Stored data:
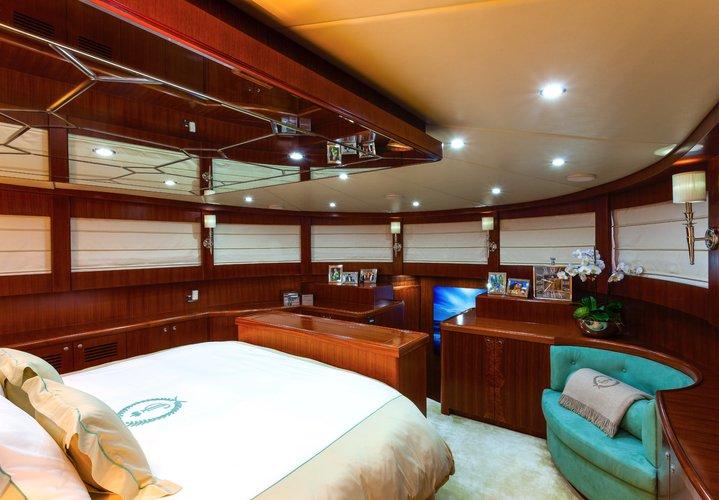 Boat for rent Johnson 103.0 feet in Marina Hemingway,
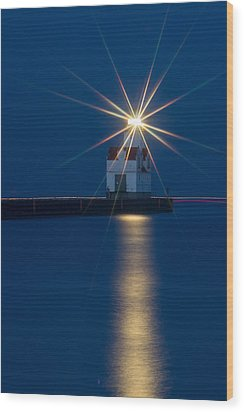 Star Bright Wood Print by Bill Pevlor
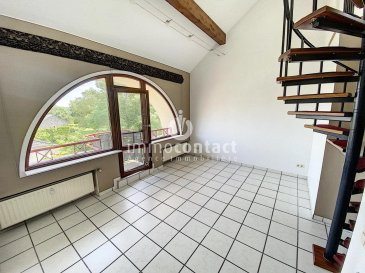 ENGLISH DESCRIPTION BELOW  Charmant duplex situé à Hagen, commune de Steinfort, proche frontière belge et à 25 minutes de Luxembourg-ville.  Résidence à 6 unités, appartement en dernier étage de +/-95m2, offrant:  - Hall d'entrée - Cuisine équipée individuelle - Living accès balcon avec vue dégagée - 2 chambres à coucher donnant sur l'arrière - 1 salle de bain avec fenêtre - 1 WC séparé  A l'étage:  - 1 grande chambre de +/-25m2 avec débarras/dressing.  Sous-sol: - 1 garage box de +/-17m2 - 1 emplacement extérieur - buanderie commune  Ce bien est disponible de suite.  A savoir:  - Façade refaite en 2017 - Vélux électrique récent - Fibres présente dans la résidence  Pour toutes informations, contactez-nous au 26.311.992.  Pour une estimation de votre bien (sous 48H), contactez-nous au 621.75 86 43.<br />ENGLISH DESCRIPTION  Charming duplex located in Hagen, commune of Steinfort, near the Belgian border and 25 minutes from Luxembourg city.  Residence with 6 units, top floor apartment of +/-95m2, offering:  - Entrance hall - Individual equipped kitchen - Living room with balcony access with open view - 2 bedroom with access to the back - 1 bathroom with window - 1 separate toilet  On the first floor:  - 1 large bedroom of +/-25m2 with storage/dressing room.  Basement: - 1 garage box of +/-17m2 - 1 outside space - common laundry room  This property is available immediately.  To know:  - Facade redone in 2017 - Recent electric skylight - Fibers present in the residence  For all information, contact us at 26.311.992.  For an estimate of your property (within 48 hours), contact us at 621.75 86 43.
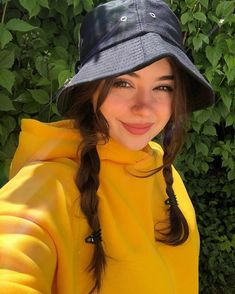 Aesthetic Girl, Aesthetic Clothes, Girls In Love, Cute Girls, Grunge Fashion, Love Fashion, Tumbrl Girls, Daily Street Looks, Yellow Clothes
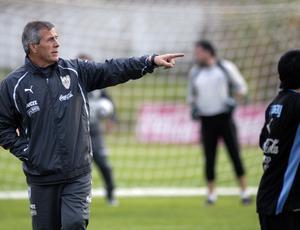 Oscar Tabárez comanda treino do Uruguai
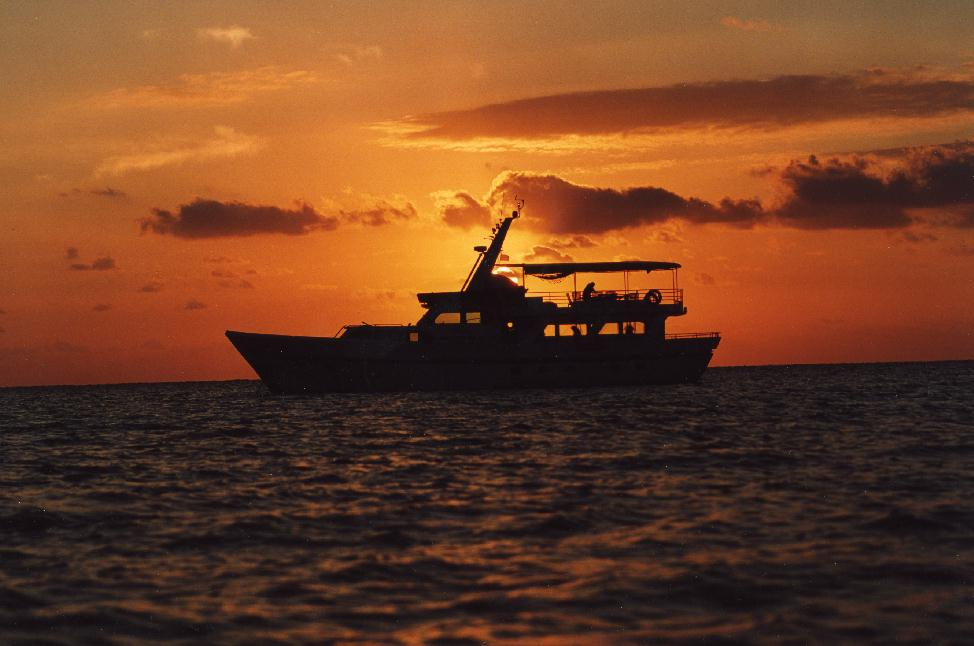 Perola Yacht, Isla de la Juvetud, Isle of Youth, Cuba, flats fishing, Avalon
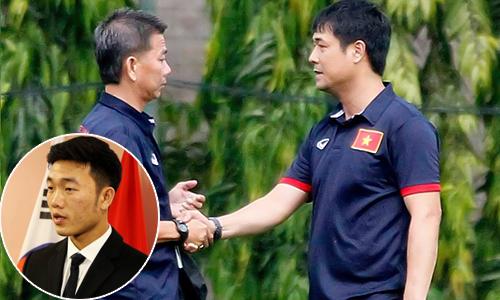 Khi HLV, cầu thủ Việt thể hiện khả năng nói tiếng Anh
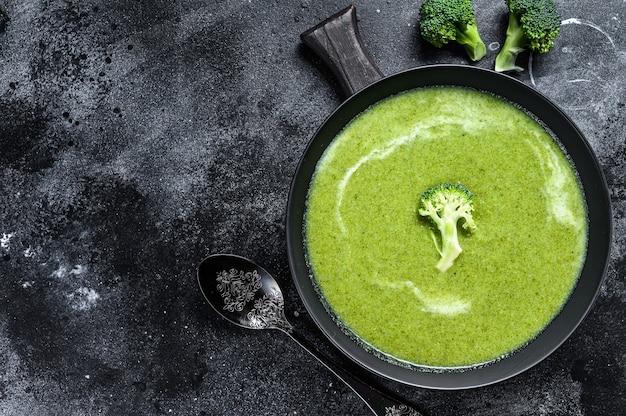 プレートに生クリームのブロッコリーとエンドウ豆のスープ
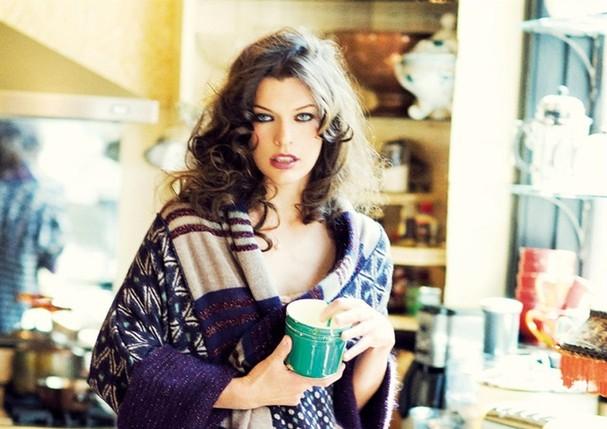 Comece o dia com um bom chá (Foto: Ellen von Unwerth/Reprodução Vogue US)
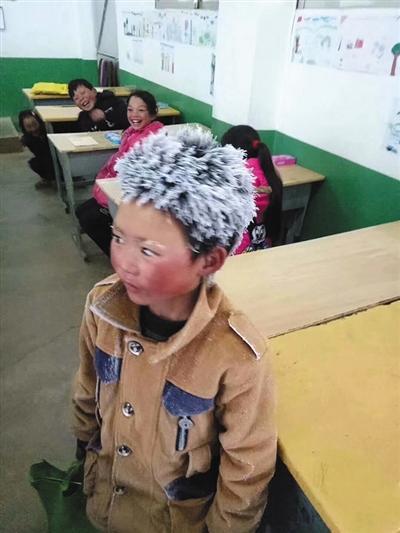 """""""冰花男孩""""想考到北京 父亲盼他别学会不劳而获"""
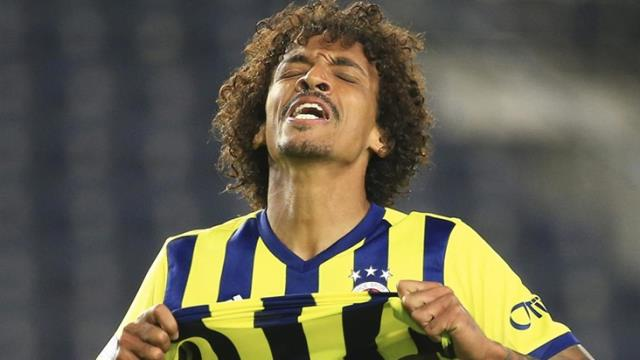 Luiz Gustavo, lover of the fan who lost his jersey in recent weeks, says goodbye to Fenerbahçe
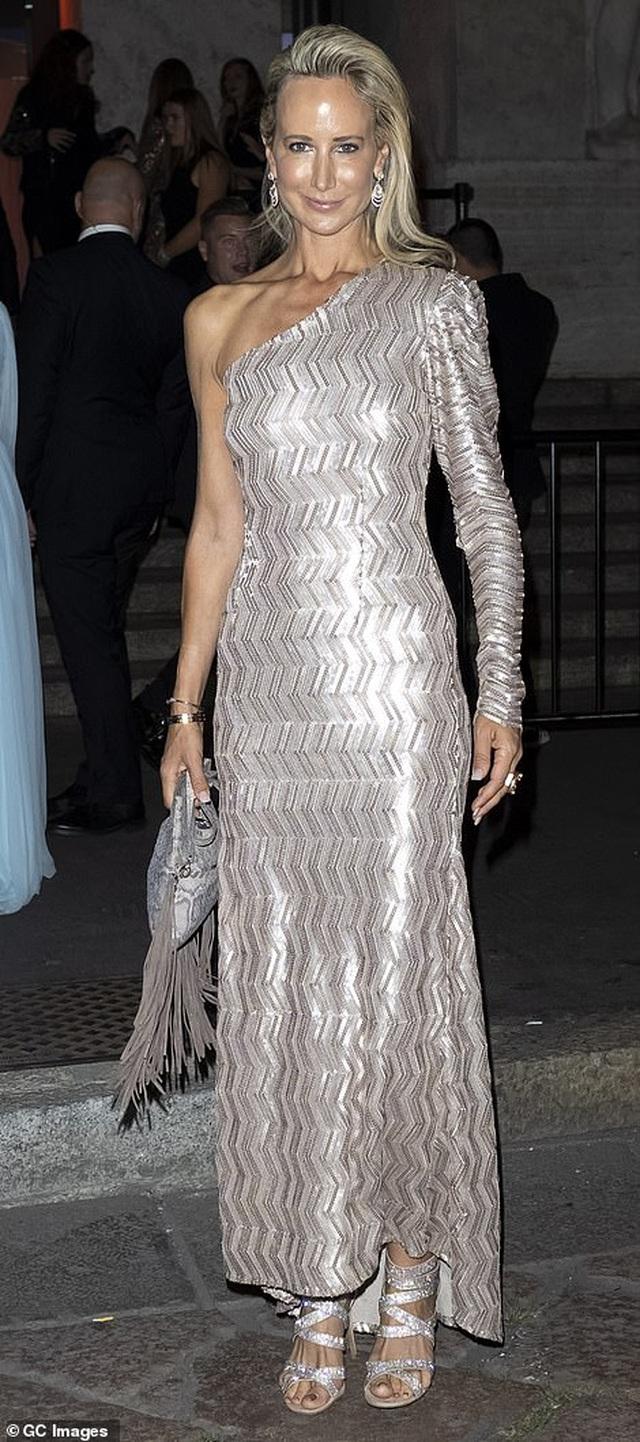 Rita Ora khoe eo săn chắc với váy đỏ rực - 27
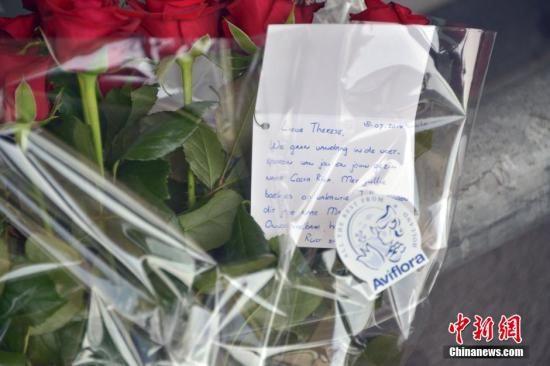 图为民众在荷兰斯希波尔机场3号航站楼外鲜花悼念马航逝者。中新社发 龙剑武 摄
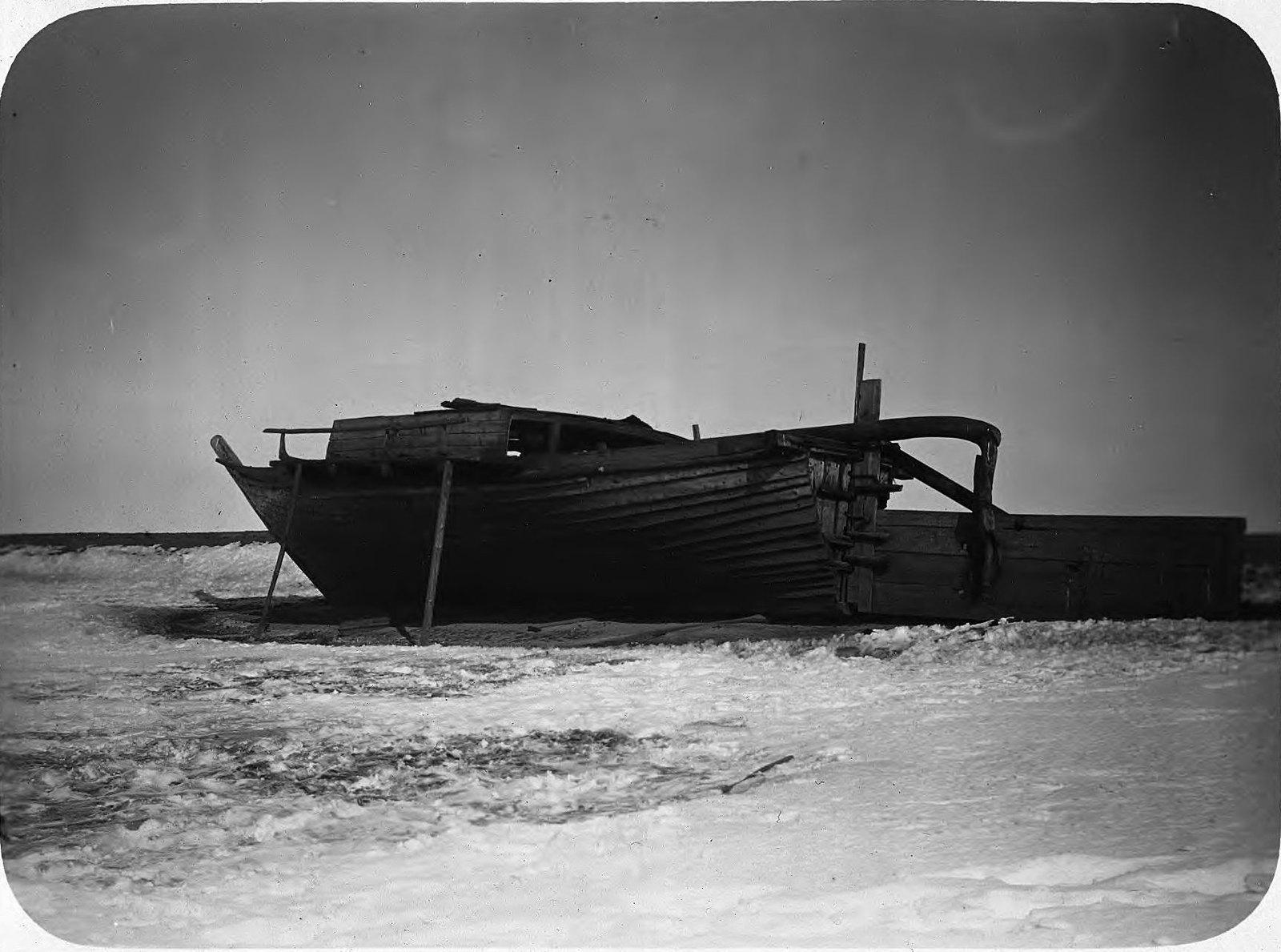 Ленский берег. Лодка
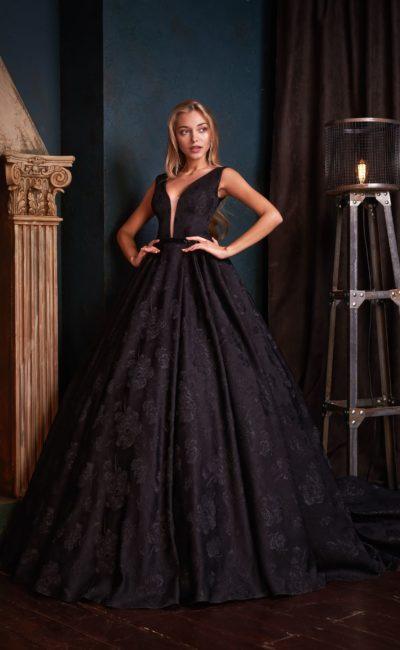 Роскошное платье с пышной юбкой в пол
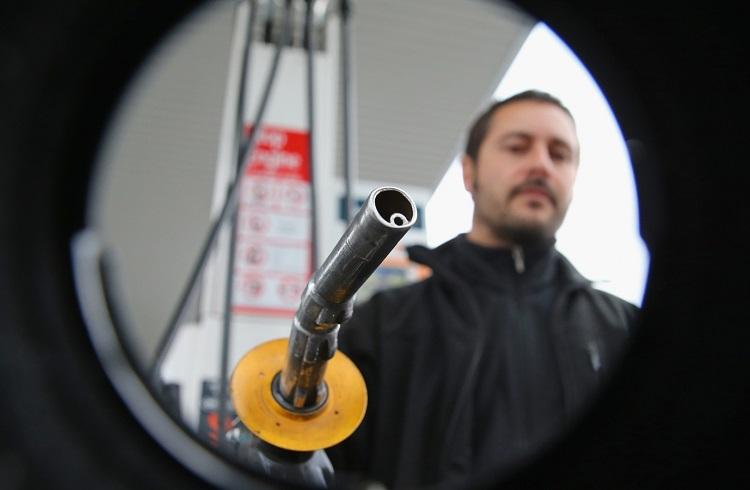 Petrol Kayıplarını Genişletmeye Devam Ediyor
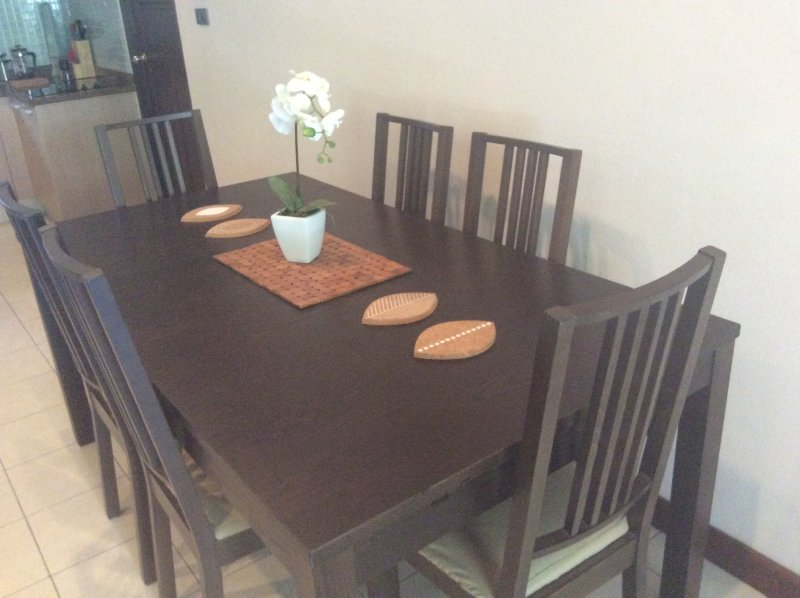 Quality extendable dining table
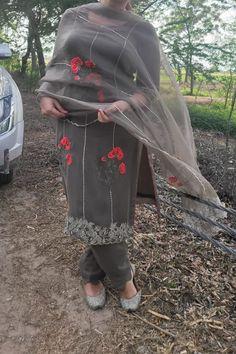 Bridal Suits Punjabi, Punjabi Suits Party Wear, Party Wear Indian Dresses, Embroidery Suits Punjabi, Embroidery Suits Design, Embroidery Designs, Punjabi Suits Designer Boutique, Boutique Suits, Clothing Photography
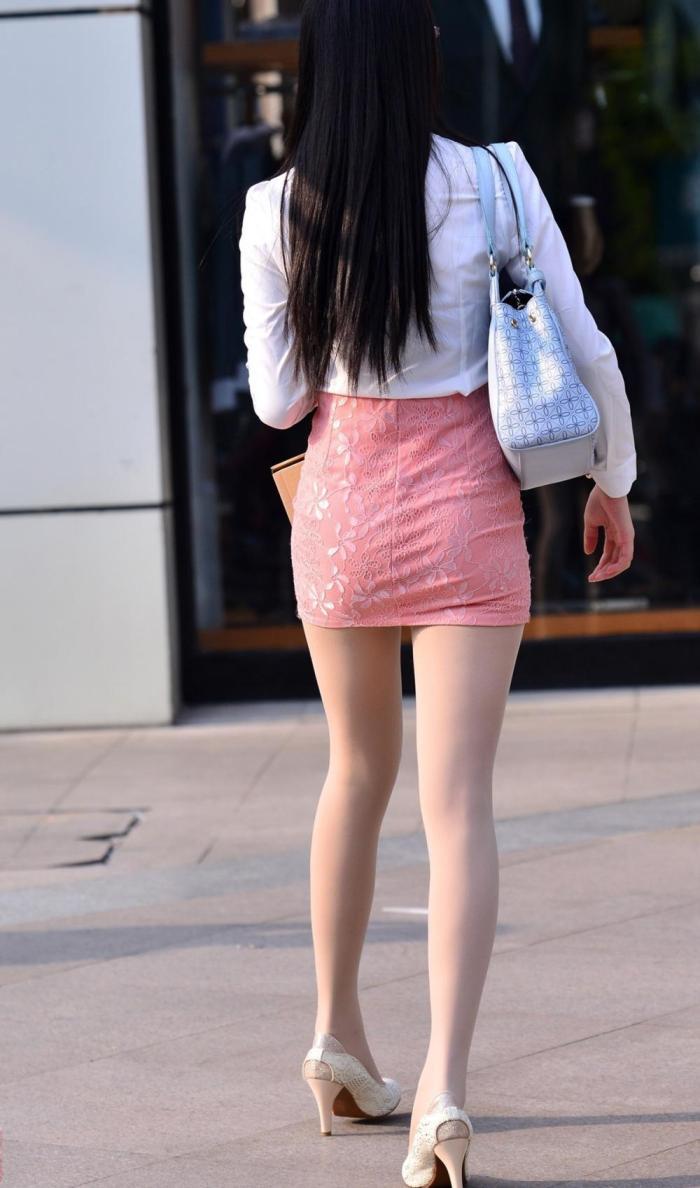 街拍: 粉色包臀裙搭配白色长袖, 美女身材高挑迷人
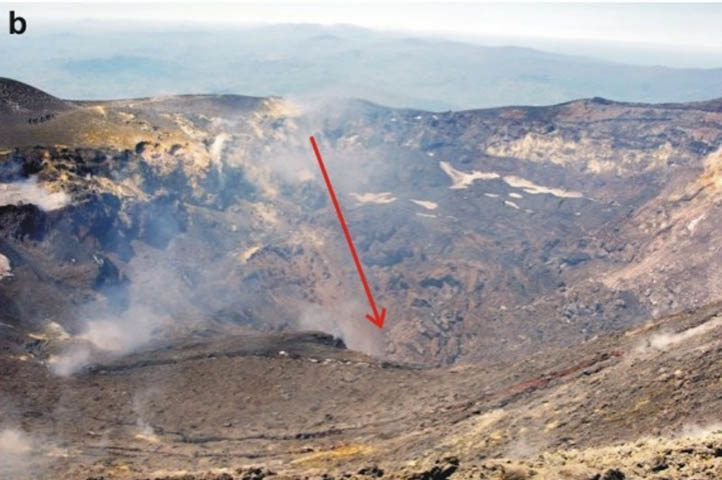 Bocca Nuova Etna - the red arrow indicates the collapse - doc INGV Catania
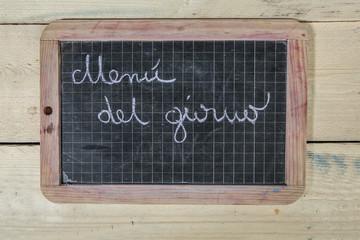 lavagna con scritta menù del giorno su sfondo di legno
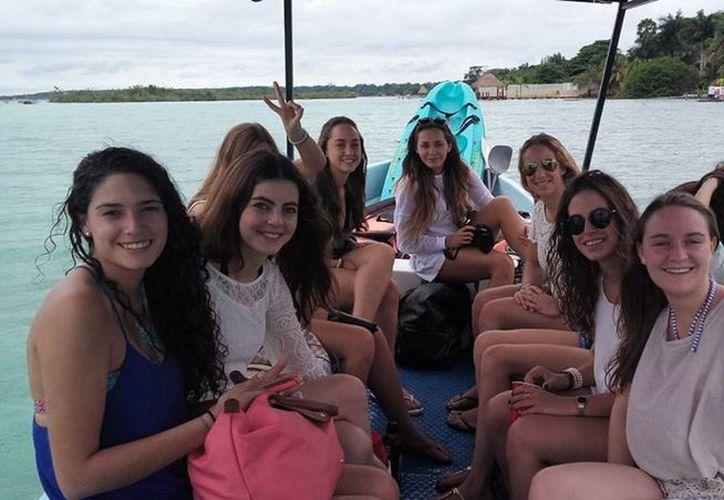 Bacalar ha comenzado ha recibir mayor turismo en este inicio de la temporada vacacional. (Javier Ortiz/SIPSE)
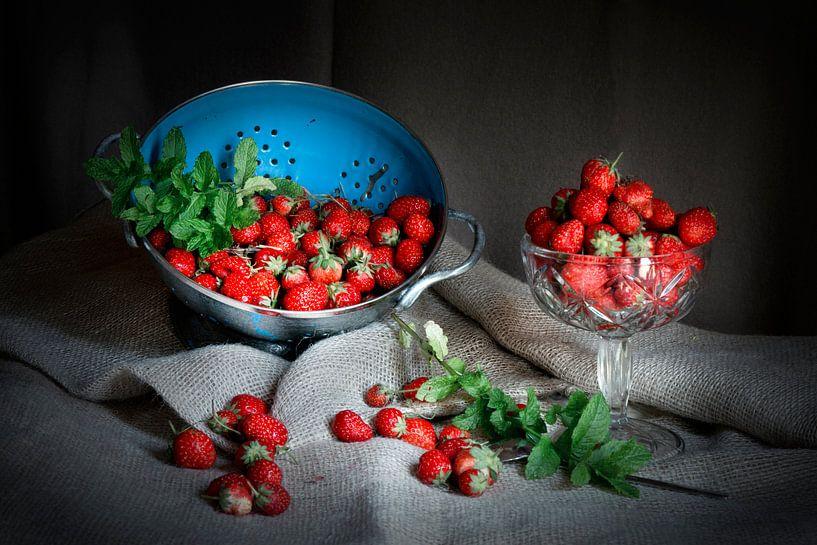 Stilleven met aardbeien en blauwe vergiet op linnen doek. van Marianne van der Zee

• What is required
Repeat the lines exactly as they stand, from the opening line of the data through the line with "Star Bright Wood Print by Bill Pevlor". Pictures stay out of the copy.

• Solution
 Boat for rent Johnson 103.0 feet in Marina Hemingway,
 Star Bright Wood Print by Bill Pevlor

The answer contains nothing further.